The energy metabolism pathways are significantly influenced by the available carbon sources. In Saccharomyces cerevisiae, energy is primarily produced through aerobic respiration during glycerol cultivation, a process believed to depend on the yeast AMPK (AMP-activated protein kinase) homolog, Snf1. It has been reported that Snf1 increases the expression of respiratory genes by phosphorylating transcriptional activators in environments where glucose is unavailable. We discovered that Tda1, activated by Snf1, phosphorylates Hxk2. Hxk2 has been reported to function as a transcriptional repressor. Therefore, we analyzed how Tda1 affects the expression of respiratory genes by RNA-seq analysis of glycerol-cultured cells. Overall design: RNA-seq profiling of BY4741 WT, tda1?, snf1?, and Hxk2-S15A mutant cells under glycerol culture conditions.

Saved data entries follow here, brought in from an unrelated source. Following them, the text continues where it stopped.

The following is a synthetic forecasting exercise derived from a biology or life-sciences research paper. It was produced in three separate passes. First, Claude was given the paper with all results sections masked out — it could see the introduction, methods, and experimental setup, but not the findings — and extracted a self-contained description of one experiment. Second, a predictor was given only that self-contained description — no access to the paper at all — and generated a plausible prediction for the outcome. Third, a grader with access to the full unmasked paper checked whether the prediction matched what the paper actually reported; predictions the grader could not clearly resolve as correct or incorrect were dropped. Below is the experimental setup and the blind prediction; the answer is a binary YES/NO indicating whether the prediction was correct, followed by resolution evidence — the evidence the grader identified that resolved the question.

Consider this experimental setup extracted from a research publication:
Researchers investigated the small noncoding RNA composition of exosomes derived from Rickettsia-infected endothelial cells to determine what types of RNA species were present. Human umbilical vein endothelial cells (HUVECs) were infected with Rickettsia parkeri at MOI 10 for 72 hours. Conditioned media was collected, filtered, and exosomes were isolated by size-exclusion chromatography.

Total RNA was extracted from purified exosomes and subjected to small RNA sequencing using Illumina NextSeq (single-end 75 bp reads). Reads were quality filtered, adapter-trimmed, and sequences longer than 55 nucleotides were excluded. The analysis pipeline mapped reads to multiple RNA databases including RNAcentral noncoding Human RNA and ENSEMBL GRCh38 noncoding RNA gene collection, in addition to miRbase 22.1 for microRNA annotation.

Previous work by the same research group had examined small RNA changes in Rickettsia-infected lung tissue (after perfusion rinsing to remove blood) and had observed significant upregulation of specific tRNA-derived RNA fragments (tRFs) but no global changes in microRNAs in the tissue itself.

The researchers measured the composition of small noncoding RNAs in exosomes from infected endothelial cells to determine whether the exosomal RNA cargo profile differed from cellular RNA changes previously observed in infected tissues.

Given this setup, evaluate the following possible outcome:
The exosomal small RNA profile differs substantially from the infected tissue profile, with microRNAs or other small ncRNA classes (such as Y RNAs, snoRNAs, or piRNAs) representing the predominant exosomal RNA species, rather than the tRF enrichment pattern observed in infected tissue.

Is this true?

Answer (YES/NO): NO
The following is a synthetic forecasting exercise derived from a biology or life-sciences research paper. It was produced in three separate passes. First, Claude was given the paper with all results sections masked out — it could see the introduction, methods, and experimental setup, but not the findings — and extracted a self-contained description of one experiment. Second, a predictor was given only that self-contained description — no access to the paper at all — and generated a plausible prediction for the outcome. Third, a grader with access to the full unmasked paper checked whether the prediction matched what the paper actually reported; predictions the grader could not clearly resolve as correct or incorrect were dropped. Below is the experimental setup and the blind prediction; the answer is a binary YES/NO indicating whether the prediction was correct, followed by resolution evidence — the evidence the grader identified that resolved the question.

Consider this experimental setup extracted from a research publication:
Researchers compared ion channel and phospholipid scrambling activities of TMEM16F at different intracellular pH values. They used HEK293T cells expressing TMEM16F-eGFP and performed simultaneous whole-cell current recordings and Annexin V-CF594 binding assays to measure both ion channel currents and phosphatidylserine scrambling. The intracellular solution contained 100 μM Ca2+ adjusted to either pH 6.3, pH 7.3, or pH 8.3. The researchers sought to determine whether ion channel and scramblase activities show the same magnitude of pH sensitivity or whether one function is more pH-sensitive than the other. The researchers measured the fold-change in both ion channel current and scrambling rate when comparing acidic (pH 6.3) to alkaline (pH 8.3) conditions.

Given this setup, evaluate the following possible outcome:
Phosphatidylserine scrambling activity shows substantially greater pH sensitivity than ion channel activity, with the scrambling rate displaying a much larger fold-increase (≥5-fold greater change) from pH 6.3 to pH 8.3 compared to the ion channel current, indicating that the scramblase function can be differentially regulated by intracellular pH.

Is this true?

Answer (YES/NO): NO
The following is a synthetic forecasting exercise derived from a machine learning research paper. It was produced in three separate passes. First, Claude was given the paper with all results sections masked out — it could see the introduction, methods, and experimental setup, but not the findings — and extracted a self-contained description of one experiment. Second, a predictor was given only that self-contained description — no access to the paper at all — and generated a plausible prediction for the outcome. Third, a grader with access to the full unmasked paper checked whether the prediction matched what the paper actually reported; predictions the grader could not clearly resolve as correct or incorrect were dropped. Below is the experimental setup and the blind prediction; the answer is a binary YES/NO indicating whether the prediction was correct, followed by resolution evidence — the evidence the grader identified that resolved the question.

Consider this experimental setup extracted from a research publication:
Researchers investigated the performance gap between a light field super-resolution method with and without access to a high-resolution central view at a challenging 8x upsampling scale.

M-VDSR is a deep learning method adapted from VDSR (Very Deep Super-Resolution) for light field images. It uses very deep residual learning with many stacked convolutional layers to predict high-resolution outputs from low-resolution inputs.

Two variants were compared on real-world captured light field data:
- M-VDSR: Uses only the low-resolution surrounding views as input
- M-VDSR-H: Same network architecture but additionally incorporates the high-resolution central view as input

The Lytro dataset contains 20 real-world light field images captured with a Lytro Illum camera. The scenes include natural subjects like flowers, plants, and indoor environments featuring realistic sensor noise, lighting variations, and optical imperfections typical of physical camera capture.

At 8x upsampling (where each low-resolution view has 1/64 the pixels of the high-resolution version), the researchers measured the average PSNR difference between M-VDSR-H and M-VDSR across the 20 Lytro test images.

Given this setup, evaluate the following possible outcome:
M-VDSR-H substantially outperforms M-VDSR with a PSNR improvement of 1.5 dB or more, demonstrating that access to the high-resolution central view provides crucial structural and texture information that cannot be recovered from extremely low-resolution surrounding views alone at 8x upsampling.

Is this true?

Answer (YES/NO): YES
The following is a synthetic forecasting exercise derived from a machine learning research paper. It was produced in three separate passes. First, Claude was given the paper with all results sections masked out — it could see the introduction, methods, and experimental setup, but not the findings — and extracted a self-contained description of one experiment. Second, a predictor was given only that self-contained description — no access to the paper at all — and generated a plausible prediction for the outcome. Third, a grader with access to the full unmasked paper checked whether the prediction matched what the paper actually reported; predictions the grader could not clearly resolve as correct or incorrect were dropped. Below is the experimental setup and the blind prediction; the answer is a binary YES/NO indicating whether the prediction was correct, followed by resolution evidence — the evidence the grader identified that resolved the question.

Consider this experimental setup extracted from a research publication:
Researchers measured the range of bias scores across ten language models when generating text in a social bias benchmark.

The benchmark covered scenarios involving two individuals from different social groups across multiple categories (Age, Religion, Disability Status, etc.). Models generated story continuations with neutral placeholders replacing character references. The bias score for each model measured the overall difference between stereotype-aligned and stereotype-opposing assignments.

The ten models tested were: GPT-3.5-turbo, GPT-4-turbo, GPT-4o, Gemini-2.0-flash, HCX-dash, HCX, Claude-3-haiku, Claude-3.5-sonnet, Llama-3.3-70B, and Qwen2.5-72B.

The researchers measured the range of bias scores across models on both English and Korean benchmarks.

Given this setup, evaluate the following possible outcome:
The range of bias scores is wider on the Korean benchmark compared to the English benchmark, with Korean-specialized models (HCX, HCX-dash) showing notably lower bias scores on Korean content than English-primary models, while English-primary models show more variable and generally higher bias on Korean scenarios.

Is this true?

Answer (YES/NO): NO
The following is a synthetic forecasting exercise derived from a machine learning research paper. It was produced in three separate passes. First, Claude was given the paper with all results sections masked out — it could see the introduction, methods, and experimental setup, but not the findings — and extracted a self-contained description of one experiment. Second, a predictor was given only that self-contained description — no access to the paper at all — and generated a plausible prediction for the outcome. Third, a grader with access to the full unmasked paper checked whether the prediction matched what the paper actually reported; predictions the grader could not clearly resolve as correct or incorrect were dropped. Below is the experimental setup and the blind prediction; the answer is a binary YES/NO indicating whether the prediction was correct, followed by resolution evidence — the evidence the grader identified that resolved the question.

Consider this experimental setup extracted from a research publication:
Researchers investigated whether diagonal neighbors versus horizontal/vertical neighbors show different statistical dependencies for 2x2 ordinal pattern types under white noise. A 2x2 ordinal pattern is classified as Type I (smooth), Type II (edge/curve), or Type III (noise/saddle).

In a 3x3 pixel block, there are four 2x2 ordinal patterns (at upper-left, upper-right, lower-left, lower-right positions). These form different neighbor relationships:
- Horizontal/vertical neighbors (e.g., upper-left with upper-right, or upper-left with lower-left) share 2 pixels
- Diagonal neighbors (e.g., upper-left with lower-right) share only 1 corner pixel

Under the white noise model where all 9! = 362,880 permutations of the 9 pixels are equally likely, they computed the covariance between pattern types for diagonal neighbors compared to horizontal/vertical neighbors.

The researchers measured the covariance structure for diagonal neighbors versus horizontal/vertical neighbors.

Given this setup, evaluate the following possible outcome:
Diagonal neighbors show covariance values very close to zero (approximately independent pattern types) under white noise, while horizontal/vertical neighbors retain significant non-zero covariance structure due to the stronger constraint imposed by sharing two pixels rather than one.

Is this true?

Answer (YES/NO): YES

能量代谢通路显著受可利用碳源的调控。在酿酒酵母(Saccharomyces cerevisiae)中，细胞在甘油培养条件下主要通过有氧呼吸产生能量，这一过程被认为依赖于酵母AMP活化蛋白激酶(AMP-activated protein kinase, AMPK)的同源蛋白Snf1。已有研究表明，在葡萄糖匮乏的环境中，Snf1可通过磷酸化转录激活因子提升呼吸相关基因的表达水平。本研究发现，经Snf1激活的Tda1可磷酸化Hxk2；已有研究显示Hxk2可作为转录阻遏蛋白发挥功能。据此，本研究通过对甘油培养的细胞开展RNA测序（RNA-seq）分析，探究了Tda1对呼吸相关基因表达的调控作用。整体实验设计：在甘油培养条件下，对BY4741野生型（WT）、tda1缺失株、snf1缺失株及Hxk2-S15A突变体细胞进行RNA-seq转录组分析。